São Paulo - Um bom barulho sempre surte efeito. Pressionadas pelas acusações de ''dirigismo cultural'' feitas por um grupo de cineastas do Rio de Janeiro, as estatais Eletrobrás e Furnas Centrais Elétricas retiraram de seus sites as normas que haviam preestabelecido para o patrocínio de produtos culturais, sociais e de saúde.
A Eletrobrás até fez um mea-culpa, em um comunicado no qual explica as razões que levaram a empresa a retirar suas propostas. ''A proposta da Eletrobrás foi objeto de interpretações equivocadas'', afirma o comunicado. ''No intuito de esclarecer a sociedade, já no sábado, dia 3 de maio, o presidente da Eletrobrás (Luiz Pinguelli Rosa), concedeu uma entrevista a uma emissora de TV, procurando desfazer tais interpretações e reafirmando os propósitos do governo Lula. Na segunda-feira, dia 5, contatamos renomados integrantes da classe artística, convidando-os para discutir possíveis modificações no texto da proposta, a fim de evitar mal-entendidos. Em seguida, manifestamos nossa opinião, por intermédio de entrevistas concedidas a jornais de grande circulação.''
A Eletrobrás informa que vai revisar o texto ''de modo a deixar clara'' sua posição, que seria ''estender a arte a um maior número de pessoas, sem prejuízo da liberdade de expressão''.
A empresa Furnas Centrais Elétricas não divulgou nenhum comunicado. O patrocínio cultural de Furnas vai do Museu de Arte Moderna do Rio à Biblioteca Nacional, e também atinge o esporte amador, a saúde (patrocina a Santa Casa de Misericórdia de Nova Esperança, em Minas) e o social (ações com crianças carentes em Foz do Iguaçu, por exemplo).
Recentemente, a empresa patrocinou filmes de dois dos maiores críticos do que ficou conhecido como ''dirigismo cultural'': Cacá Diegues e Zelito Viana.
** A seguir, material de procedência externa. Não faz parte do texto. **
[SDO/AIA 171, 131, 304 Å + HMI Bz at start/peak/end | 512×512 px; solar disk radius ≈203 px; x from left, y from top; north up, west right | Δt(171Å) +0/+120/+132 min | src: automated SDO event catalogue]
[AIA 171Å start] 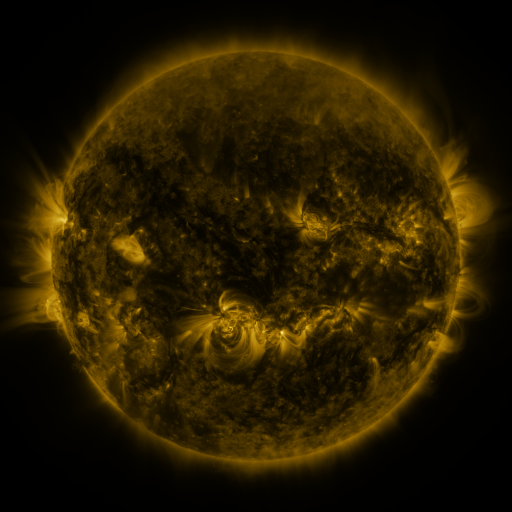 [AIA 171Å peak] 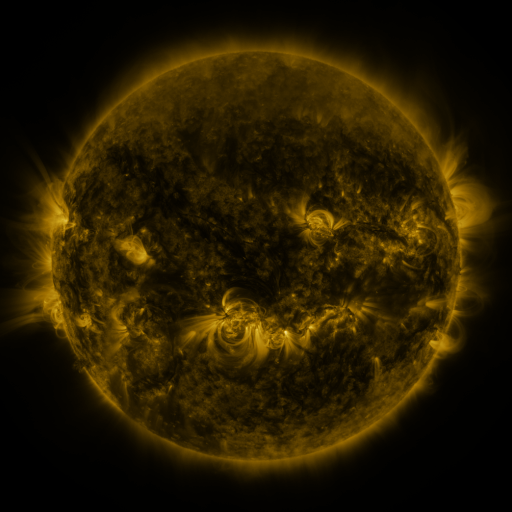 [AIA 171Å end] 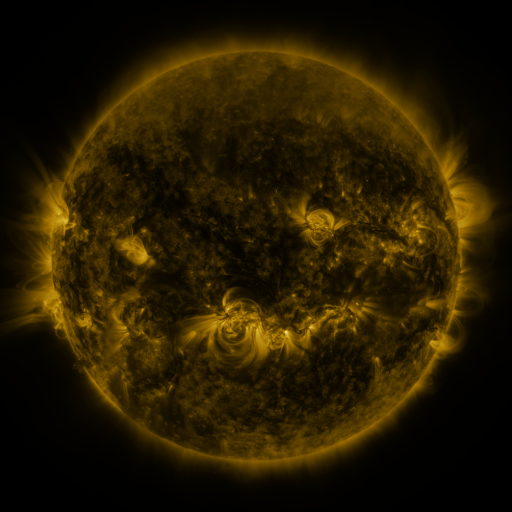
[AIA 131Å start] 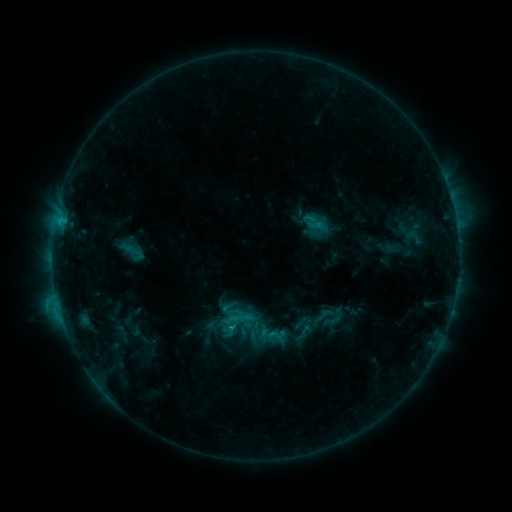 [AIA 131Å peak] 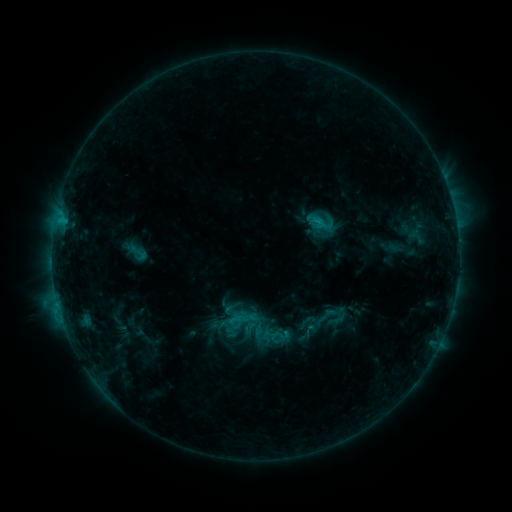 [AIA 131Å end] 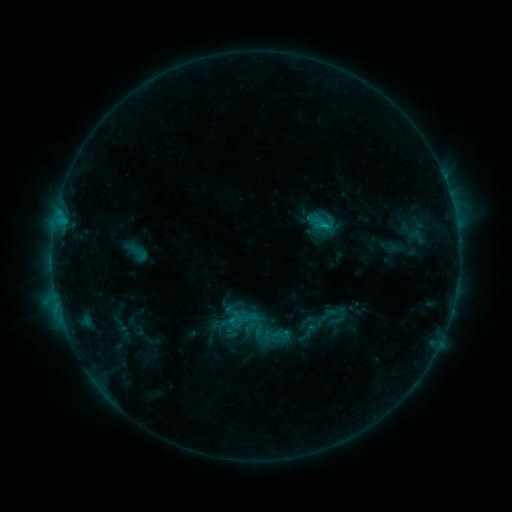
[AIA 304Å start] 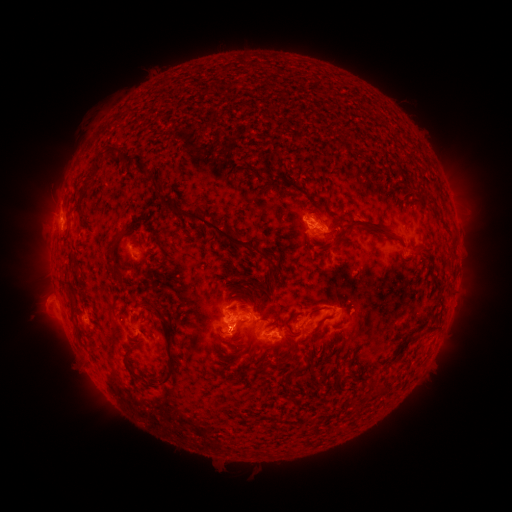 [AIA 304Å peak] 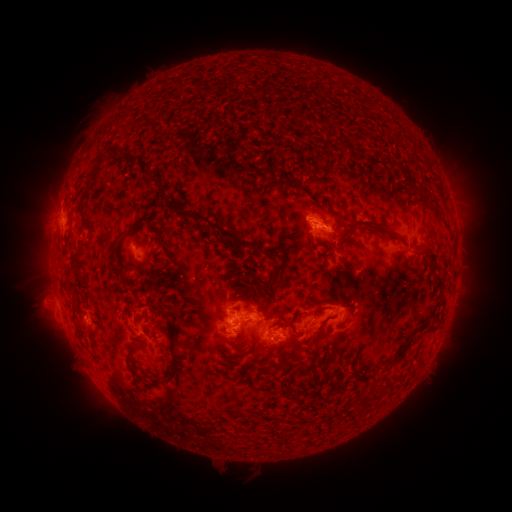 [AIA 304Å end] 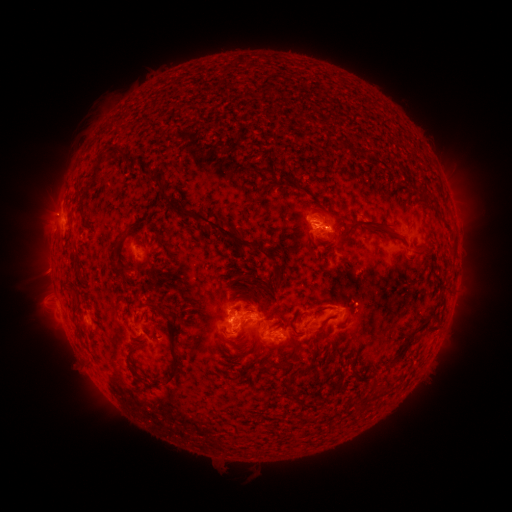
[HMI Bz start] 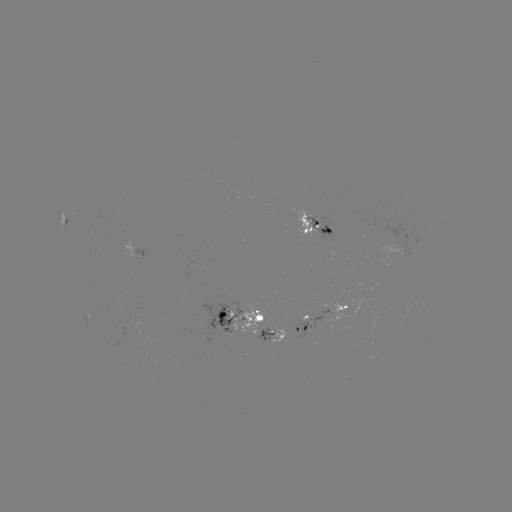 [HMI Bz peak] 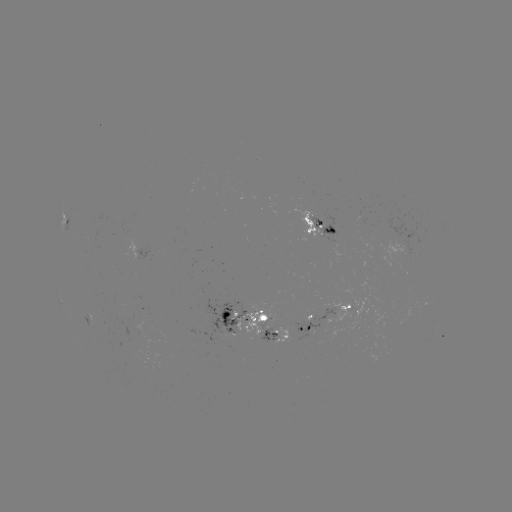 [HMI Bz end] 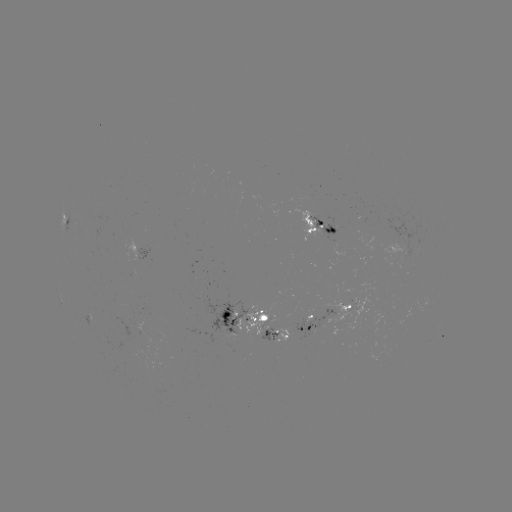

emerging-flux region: [320, 217, 339, 241]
De Cacá Diegues, a empresa aprovou patrocínio para sua produtora, Rio Vermelho Filmes Ltda., verba destinada à produção do longa-metragem ''Deus É Brasileiro''. Em seus patrocínios, Furnas utiliza os benefícios fiscais da Lei Rouanet - em troca do benefício à produtora, a empresa teve sua logomarca nos créditos do filme e em todo o material de divulgação da obra. De Zelito Viana, Furnas patrocinou o seu longa-metragem mais recente, ''Villa Lobos - Uma Vida de Paixão''. Trata-se de um projeto multimídia que incluiu filme longa-metragem, edição de livro ilustrado, CD duplo com obras selecionadas do compositor e edição de CD-ROM e da home page. Escrito e dirigido por Zelito Viana, tem no elenco Antonio Fagundes, José Wilker e Marieta Severo.
O processo para a condução das novas regras de patrocínio será estabelecido pelo Ministério da Cultura, por determinação direta do presidente Luiz Inácio Lula da Silva. Segundo o ministro Gilberto Gil, o processo envolverá ''muita conversa e diálogo''. Documento divulgado pela Secretaria de Comunicação (Secom) esta semana sugeria ''um processo democrático, aberto e transparente, com a participação ampla dos setores da área cultural e, inclusive, convidando representantes de empresas privadas, com ênfase nas estatais'', para a definição das regras.